[Scene-based spatial reasoning records]
------
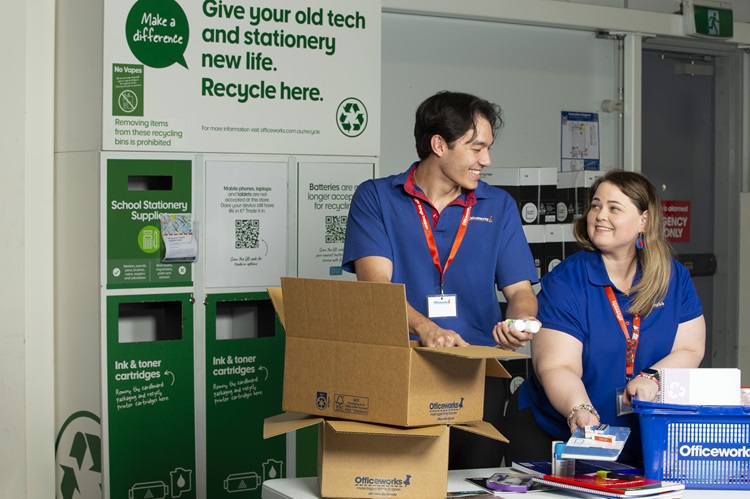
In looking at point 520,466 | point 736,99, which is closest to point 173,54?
point 520,466

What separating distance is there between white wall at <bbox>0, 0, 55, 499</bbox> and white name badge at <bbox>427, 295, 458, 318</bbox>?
1749mm

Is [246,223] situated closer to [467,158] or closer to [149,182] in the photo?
[149,182]

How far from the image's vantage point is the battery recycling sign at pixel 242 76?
3.62 m

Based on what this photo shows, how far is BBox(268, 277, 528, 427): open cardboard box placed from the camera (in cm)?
207

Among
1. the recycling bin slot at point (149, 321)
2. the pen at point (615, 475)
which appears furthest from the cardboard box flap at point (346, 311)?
the recycling bin slot at point (149, 321)

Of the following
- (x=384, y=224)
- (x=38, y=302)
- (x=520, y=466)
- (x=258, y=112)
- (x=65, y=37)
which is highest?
(x=65, y=37)

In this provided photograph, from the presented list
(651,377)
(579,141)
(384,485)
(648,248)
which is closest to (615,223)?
(648,248)

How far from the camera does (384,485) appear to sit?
2145 millimetres

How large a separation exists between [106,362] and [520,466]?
185 centimetres

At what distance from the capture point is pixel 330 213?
402cm

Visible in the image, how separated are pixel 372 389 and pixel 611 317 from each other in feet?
2.72

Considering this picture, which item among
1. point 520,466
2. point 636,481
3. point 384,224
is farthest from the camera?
point 384,224

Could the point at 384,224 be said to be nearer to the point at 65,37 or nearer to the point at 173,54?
the point at 173,54

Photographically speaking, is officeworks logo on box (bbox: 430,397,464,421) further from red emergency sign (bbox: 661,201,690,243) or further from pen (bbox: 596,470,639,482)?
red emergency sign (bbox: 661,201,690,243)
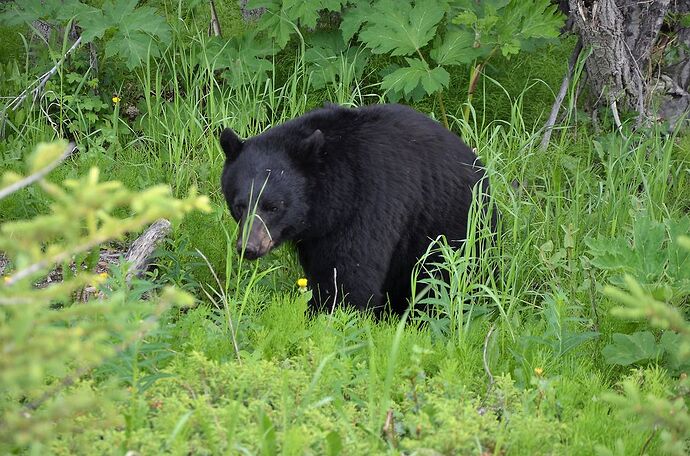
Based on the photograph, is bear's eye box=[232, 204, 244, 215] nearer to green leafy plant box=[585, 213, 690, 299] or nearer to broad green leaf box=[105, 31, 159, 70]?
green leafy plant box=[585, 213, 690, 299]

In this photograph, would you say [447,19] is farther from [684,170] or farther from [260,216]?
[260,216]

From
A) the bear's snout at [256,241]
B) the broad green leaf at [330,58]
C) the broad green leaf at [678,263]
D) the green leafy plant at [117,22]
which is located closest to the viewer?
the broad green leaf at [678,263]

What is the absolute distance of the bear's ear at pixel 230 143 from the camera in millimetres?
4668

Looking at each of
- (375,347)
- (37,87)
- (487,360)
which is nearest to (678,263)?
(487,360)

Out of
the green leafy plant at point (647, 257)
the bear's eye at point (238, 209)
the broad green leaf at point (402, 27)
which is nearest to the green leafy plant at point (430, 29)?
the broad green leaf at point (402, 27)

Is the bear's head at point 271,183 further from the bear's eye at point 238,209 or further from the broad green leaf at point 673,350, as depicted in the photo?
the broad green leaf at point 673,350

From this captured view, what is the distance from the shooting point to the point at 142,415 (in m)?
2.84

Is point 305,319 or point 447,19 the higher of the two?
point 447,19

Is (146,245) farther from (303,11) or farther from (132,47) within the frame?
(303,11)

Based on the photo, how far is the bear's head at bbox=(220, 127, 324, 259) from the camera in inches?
180

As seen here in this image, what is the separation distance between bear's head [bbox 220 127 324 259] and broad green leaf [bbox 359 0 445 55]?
173 centimetres

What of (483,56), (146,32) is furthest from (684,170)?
(146,32)

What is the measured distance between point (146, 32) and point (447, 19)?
223 centimetres

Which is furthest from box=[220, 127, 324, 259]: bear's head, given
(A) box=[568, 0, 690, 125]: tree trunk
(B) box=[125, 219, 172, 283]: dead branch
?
(A) box=[568, 0, 690, 125]: tree trunk
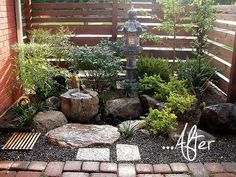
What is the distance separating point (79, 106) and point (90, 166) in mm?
1427

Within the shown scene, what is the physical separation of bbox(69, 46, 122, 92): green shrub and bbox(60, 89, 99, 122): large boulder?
0.70 m

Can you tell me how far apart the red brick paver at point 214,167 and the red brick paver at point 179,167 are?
0.73 feet

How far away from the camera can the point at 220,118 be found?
3.62 metres

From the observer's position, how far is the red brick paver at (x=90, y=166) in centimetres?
282

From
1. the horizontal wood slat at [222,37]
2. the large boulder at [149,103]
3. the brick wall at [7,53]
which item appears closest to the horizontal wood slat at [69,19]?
the brick wall at [7,53]

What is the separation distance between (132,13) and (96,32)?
5.81 ft

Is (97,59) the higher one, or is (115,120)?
(97,59)

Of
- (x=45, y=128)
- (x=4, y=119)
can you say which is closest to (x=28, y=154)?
(x=45, y=128)

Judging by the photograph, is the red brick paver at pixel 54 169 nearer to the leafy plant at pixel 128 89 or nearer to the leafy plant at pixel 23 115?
the leafy plant at pixel 23 115

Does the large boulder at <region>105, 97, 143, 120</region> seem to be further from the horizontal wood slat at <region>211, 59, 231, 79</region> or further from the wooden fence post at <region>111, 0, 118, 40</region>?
the wooden fence post at <region>111, 0, 118, 40</region>

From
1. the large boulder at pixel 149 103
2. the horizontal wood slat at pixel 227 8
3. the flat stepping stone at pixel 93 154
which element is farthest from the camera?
the horizontal wood slat at pixel 227 8

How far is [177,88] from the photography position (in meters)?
4.49

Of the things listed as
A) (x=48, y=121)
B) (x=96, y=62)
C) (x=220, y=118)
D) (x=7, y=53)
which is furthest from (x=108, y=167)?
(x=7, y=53)

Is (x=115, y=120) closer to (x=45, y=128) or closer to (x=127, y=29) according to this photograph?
(x=45, y=128)
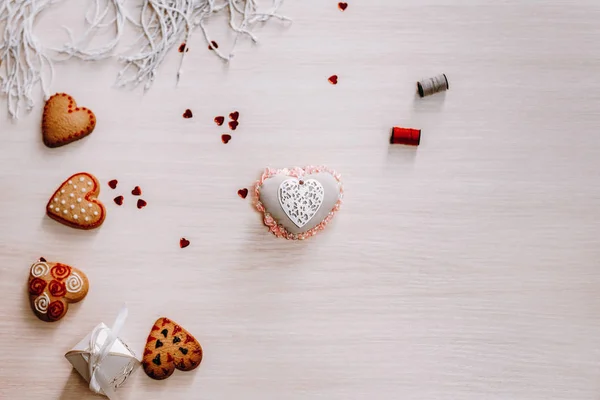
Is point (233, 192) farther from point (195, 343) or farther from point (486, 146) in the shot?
point (486, 146)

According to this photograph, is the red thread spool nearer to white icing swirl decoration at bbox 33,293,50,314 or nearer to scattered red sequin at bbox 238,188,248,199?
scattered red sequin at bbox 238,188,248,199

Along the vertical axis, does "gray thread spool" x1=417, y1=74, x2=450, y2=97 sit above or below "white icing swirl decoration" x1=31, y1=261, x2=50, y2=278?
above

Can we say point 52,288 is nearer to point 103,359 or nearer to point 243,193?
point 103,359

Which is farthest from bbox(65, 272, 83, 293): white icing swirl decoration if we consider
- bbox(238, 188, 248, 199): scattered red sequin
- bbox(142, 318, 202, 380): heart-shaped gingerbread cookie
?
bbox(238, 188, 248, 199): scattered red sequin

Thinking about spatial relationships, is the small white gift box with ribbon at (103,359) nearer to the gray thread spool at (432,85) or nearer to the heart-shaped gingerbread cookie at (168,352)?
the heart-shaped gingerbread cookie at (168,352)

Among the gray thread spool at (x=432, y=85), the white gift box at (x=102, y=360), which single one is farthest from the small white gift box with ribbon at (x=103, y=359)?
the gray thread spool at (x=432, y=85)

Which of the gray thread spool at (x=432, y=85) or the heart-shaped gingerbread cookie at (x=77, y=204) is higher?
the gray thread spool at (x=432, y=85)

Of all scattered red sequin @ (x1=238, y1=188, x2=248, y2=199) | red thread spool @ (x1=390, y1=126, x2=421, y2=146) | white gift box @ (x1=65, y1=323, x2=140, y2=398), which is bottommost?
white gift box @ (x1=65, y1=323, x2=140, y2=398)
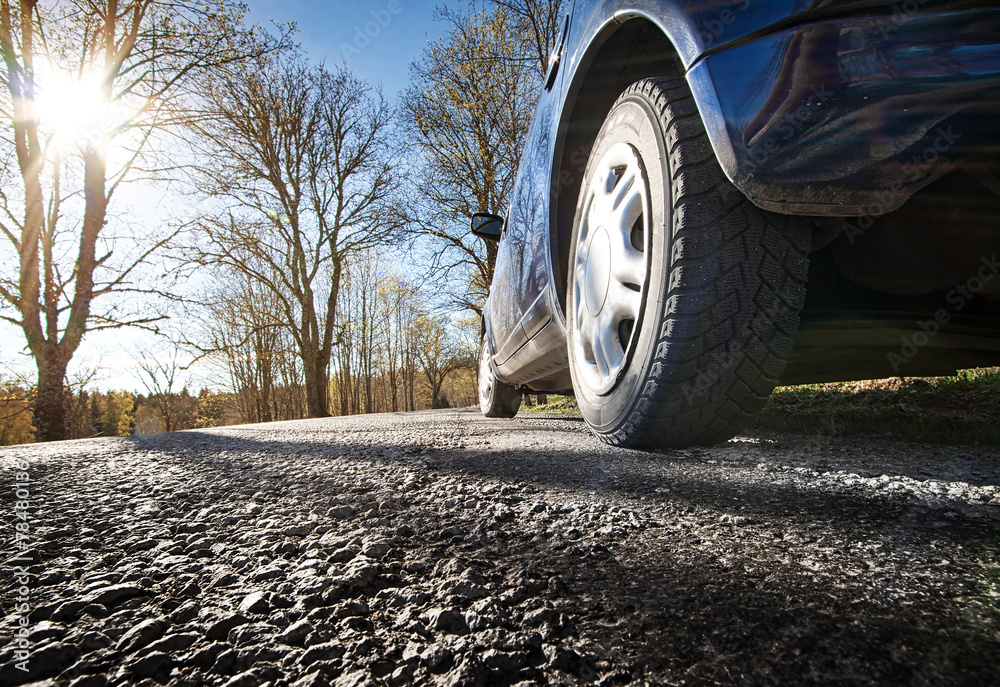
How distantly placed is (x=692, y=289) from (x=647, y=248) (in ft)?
0.70

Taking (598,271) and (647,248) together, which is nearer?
(647,248)

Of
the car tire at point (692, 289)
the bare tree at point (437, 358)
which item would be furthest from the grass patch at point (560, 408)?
the bare tree at point (437, 358)

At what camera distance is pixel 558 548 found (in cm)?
84

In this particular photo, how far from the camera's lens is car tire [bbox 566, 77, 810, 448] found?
114cm

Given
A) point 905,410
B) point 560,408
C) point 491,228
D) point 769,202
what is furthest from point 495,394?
point 769,202

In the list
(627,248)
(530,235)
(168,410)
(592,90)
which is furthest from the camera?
(168,410)

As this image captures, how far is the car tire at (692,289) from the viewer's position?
1136 millimetres

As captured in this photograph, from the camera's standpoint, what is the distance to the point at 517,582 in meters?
0.71

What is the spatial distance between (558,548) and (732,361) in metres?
0.68

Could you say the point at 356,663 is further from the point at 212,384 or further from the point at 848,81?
the point at 212,384

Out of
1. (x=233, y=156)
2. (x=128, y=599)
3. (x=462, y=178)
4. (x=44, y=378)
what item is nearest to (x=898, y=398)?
(x=128, y=599)

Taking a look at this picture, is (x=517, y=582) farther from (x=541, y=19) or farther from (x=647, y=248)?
(x=541, y=19)

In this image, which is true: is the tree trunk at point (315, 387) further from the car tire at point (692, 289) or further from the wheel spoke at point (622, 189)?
the car tire at point (692, 289)

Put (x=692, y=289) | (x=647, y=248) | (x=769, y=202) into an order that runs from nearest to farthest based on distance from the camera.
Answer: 1. (x=769, y=202)
2. (x=692, y=289)
3. (x=647, y=248)
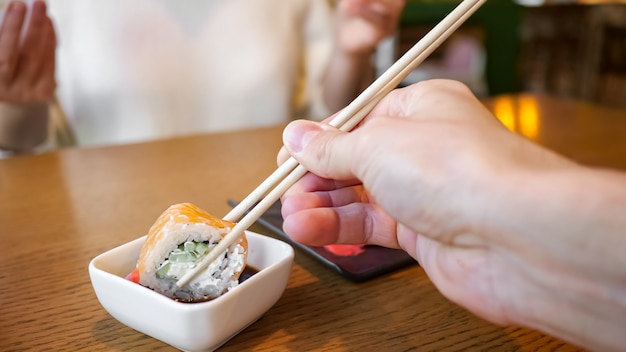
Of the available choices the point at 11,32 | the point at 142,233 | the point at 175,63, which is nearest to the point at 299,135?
the point at 142,233

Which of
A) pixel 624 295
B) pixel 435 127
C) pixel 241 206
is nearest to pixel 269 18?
pixel 241 206

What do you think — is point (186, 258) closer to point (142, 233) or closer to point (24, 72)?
point (142, 233)

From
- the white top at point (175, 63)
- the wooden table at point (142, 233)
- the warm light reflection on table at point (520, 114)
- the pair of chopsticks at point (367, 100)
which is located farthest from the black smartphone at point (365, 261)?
the white top at point (175, 63)

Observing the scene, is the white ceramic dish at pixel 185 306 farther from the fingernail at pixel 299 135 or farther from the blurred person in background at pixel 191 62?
the blurred person in background at pixel 191 62

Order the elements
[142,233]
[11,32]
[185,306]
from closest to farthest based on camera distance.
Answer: [185,306], [142,233], [11,32]

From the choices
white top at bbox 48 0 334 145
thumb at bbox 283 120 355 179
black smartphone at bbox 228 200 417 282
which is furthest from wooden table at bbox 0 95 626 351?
white top at bbox 48 0 334 145

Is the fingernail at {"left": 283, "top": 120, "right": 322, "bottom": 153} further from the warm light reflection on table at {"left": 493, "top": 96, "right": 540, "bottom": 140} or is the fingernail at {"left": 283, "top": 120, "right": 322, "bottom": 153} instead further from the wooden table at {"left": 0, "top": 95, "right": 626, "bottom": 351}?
the warm light reflection on table at {"left": 493, "top": 96, "right": 540, "bottom": 140}

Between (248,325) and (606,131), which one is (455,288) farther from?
(606,131)
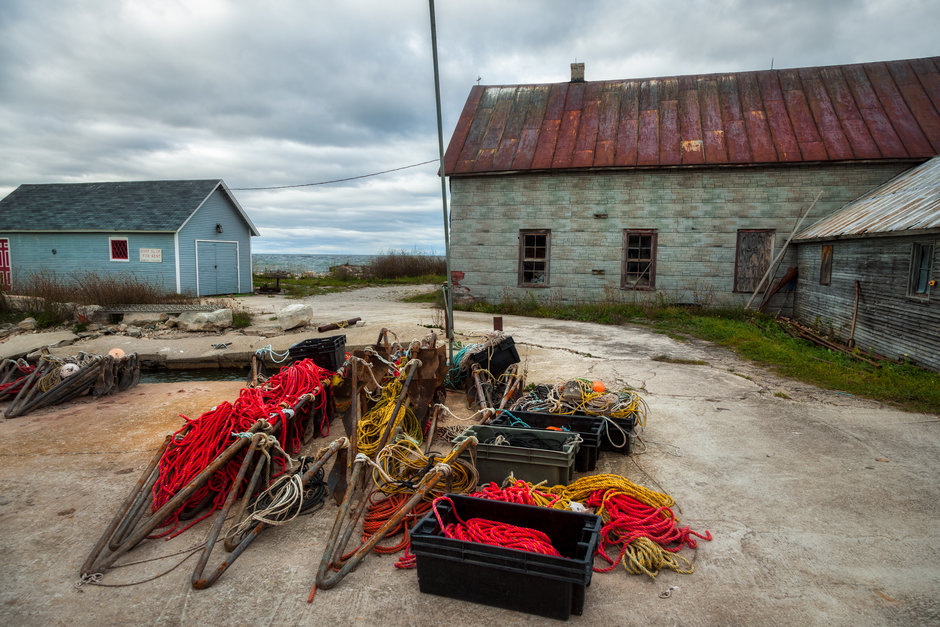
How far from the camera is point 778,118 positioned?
14703 mm

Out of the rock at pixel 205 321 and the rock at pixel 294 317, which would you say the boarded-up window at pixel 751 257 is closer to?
the rock at pixel 294 317

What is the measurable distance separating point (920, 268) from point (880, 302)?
3.25 ft

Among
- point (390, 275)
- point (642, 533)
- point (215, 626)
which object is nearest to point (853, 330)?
point (642, 533)

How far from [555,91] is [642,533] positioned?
655 inches

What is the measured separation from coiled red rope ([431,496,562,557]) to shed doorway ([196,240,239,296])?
2154 centimetres

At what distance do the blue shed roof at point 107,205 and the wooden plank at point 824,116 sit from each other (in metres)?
21.5

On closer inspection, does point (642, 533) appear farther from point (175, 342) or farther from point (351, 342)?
point (175, 342)

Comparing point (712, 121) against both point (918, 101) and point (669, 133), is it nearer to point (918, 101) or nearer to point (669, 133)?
point (669, 133)

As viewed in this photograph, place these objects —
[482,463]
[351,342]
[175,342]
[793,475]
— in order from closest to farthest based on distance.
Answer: [482,463] < [793,475] < [351,342] < [175,342]

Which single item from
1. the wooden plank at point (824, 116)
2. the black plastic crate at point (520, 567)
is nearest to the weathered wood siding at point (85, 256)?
the black plastic crate at point (520, 567)

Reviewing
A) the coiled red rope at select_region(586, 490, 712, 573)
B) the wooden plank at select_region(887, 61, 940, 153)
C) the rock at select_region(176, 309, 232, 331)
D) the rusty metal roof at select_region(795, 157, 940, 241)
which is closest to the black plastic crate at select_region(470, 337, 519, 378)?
the coiled red rope at select_region(586, 490, 712, 573)

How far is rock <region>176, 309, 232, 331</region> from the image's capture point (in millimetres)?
11867

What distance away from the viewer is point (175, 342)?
34.3 feet

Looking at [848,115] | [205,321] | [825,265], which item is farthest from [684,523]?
[848,115]
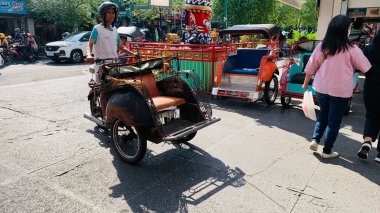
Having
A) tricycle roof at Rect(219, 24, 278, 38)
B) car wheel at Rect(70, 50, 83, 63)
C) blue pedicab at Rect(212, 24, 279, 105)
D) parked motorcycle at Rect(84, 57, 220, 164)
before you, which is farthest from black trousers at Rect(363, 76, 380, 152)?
car wheel at Rect(70, 50, 83, 63)

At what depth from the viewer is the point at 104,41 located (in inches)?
203

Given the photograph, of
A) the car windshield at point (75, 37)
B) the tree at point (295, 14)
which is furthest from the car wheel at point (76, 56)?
the tree at point (295, 14)

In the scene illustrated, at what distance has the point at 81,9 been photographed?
21219mm

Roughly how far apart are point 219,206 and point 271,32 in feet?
20.8

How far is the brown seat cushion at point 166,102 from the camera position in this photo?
4113 millimetres

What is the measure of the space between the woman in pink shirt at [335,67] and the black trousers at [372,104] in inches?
12.4

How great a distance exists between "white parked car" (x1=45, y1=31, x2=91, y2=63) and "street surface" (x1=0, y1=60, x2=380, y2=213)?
10704 millimetres

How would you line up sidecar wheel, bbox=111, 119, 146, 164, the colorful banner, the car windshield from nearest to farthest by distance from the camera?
sidecar wheel, bbox=111, 119, 146, 164
the car windshield
the colorful banner

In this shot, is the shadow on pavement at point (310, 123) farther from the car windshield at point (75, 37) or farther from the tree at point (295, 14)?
the tree at point (295, 14)

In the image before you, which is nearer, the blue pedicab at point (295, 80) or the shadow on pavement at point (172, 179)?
the shadow on pavement at point (172, 179)

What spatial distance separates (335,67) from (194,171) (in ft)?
7.41

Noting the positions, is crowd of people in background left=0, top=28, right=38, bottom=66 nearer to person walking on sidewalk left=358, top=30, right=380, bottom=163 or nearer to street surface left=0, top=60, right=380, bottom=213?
street surface left=0, top=60, right=380, bottom=213

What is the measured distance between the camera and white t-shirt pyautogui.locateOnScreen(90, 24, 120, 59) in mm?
5090

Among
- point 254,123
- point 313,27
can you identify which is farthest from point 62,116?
point 313,27
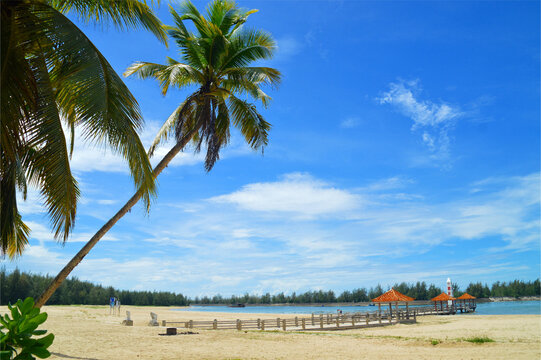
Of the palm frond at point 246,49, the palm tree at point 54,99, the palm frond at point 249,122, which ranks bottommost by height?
the palm tree at point 54,99

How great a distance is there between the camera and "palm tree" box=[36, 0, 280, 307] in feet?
37.9

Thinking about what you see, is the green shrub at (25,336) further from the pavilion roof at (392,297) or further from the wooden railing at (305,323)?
the pavilion roof at (392,297)

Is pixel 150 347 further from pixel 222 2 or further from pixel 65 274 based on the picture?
pixel 222 2

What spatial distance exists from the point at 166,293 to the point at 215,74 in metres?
110

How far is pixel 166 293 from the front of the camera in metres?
113

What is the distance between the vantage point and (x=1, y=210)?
715 cm

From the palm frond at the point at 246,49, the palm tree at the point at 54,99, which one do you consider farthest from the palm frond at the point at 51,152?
the palm frond at the point at 246,49

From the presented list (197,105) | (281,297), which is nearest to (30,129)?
(197,105)

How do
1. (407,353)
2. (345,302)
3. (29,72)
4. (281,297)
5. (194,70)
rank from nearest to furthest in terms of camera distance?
1. (29,72)
2. (194,70)
3. (407,353)
4. (345,302)
5. (281,297)

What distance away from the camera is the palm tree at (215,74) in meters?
11.5

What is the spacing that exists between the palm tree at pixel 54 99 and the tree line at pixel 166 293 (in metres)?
45.4

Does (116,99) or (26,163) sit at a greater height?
(116,99)

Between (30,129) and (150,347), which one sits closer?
(30,129)

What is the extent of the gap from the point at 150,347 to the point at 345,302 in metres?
121
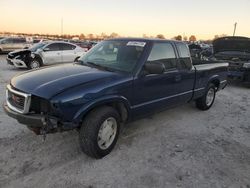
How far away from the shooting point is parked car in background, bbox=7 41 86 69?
11828mm

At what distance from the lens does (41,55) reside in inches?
473

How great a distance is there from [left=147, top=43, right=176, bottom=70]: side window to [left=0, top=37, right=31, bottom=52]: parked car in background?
18.9m

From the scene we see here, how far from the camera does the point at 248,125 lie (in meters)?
5.32

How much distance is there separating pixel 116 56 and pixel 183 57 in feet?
5.15

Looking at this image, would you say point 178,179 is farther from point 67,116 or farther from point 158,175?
point 67,116

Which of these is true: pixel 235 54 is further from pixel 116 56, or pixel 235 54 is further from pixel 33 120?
pixel 33 120

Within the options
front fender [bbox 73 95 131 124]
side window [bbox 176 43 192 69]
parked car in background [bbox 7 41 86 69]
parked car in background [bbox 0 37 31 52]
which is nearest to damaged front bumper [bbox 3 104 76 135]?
front fender [bbox 73 95 131 124]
------
Rewrite the part of the listing that runs from the line containing "Between (30,129) and" through the end of the listing, replacing "shooting point" with "capture point" and keeping everything else unchanged. Omit the pictures from your answer.

Between (30,129) and (150,347), which one sits closer?
(30,129)

What is the extent of the gap from the point at 150,347 to the point at 345,302 in metres?
121
How far away from the capture point is parked car in background, bbox=7 41 86 69?
11828mm

At what distance from the lens does (41,55) reside in inches?
473

How great a distance is there from [left=147, top=43, right=176, bottom=70]: side window to [left=0, top=37, right=31, bottom=52]: parked car in background?
18.9m

From the scene we see here, how far from the camera does the point at 248,125 lie (in meters)?
5.32

How much distance is there separating pixel 116 56 and pixel 183 57 in feet?
5.15

Looking at this image, would you say point 178,179 is farther from point 67,116 or farther from point 158,175?
point 67,116

Which of these is true: pixel 235 54 is further from pixel 116 56, or pixel 235 54 is further from pixel 33 120?
pixel 33 120

Within the options
front fender [bbox 73 95 131 124]
side window [bbox 176 43 192 69]
parked car in background [bbox 7 41 86 69]
parked car in background [bbox 0 37 31 52]
which is nearest to damaged front bumper [bbox 3 104 76 135]?
front fender [bbox 73 95 131 124]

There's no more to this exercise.